Our previous studies showed that clonal cell proliferation prior to tumour formation is independent of the site of virus integration. Here, we focus on the identity of, transcription from, and mechanisms that result in virus integration into host DNA. We will use the following independent, but complementary approaches:
- An in vitro model of integration combined with CRISPR-Cas9 gene editing. Here, we place integrations at specific cellular sites after infection with patient blood, allowing us to characterise the complete integrated sequences.
- An in vivo model of integration. Here, we will observe how virus integration alters the growth of cells in its native liver microenvironment.

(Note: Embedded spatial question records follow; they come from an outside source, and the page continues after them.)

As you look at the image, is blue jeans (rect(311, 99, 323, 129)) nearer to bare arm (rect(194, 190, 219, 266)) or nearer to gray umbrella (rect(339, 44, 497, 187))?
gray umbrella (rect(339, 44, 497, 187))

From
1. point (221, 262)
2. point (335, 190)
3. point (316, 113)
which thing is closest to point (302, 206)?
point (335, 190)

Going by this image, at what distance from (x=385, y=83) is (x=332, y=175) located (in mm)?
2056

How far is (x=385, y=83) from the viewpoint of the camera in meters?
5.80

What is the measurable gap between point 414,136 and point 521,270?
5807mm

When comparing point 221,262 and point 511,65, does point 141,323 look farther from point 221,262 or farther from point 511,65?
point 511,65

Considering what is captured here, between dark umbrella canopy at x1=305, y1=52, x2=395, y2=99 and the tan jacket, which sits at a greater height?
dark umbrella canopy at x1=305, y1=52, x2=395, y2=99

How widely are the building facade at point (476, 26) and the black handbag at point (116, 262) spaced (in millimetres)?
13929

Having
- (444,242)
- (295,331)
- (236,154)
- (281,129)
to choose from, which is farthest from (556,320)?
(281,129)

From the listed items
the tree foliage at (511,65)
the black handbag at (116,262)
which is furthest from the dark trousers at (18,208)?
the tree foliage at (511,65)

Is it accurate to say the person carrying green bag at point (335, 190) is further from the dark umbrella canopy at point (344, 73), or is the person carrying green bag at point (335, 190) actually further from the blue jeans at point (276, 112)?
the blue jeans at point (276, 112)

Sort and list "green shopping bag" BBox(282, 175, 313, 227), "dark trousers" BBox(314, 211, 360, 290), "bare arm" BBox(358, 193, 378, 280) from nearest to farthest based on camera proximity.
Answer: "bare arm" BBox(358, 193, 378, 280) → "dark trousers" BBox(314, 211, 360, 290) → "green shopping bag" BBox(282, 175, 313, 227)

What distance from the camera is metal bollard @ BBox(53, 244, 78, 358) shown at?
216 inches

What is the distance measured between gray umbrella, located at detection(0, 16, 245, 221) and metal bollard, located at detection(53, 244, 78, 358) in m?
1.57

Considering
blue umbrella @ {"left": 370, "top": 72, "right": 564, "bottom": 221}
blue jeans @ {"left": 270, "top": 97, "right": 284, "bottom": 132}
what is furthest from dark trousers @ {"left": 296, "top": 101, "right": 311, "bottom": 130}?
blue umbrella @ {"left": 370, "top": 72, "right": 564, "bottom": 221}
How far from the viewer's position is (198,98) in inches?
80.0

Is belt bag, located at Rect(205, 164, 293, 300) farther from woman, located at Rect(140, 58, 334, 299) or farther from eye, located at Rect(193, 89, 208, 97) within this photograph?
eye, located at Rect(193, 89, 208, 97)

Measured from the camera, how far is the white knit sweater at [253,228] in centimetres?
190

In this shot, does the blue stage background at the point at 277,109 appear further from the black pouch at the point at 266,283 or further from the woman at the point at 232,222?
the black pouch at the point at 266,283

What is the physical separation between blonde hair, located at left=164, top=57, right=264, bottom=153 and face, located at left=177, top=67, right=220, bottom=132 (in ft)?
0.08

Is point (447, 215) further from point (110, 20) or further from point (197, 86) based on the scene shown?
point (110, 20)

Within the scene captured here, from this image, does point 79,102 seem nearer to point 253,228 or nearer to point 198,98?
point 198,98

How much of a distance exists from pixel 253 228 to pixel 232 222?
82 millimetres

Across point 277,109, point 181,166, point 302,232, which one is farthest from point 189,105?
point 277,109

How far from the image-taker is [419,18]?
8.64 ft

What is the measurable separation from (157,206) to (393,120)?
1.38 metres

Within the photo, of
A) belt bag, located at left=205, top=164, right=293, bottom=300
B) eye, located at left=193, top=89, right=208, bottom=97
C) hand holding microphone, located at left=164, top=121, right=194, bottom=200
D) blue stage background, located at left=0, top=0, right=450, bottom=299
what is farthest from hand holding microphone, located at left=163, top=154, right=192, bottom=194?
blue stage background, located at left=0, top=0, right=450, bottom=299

- A high-throughput screening assay with a “reporter” virus. Here, we will undertake genome-wide screening (e.g. siRNA, CRISPR knock-out, cDNA library, etc.) of cellular targets to determine if the expression of certain genes increase the rate of integration.
Students working on this project can expect to learn the following techniques: CRISPR-Cas9-mediated gene editing, single-cell PCR, state-of-the-art microscopy, mathematical modelling, bioinformatics analysis, cell culture (including virus production), animal handling, flow cytometry, and/or high-throughput screening assays.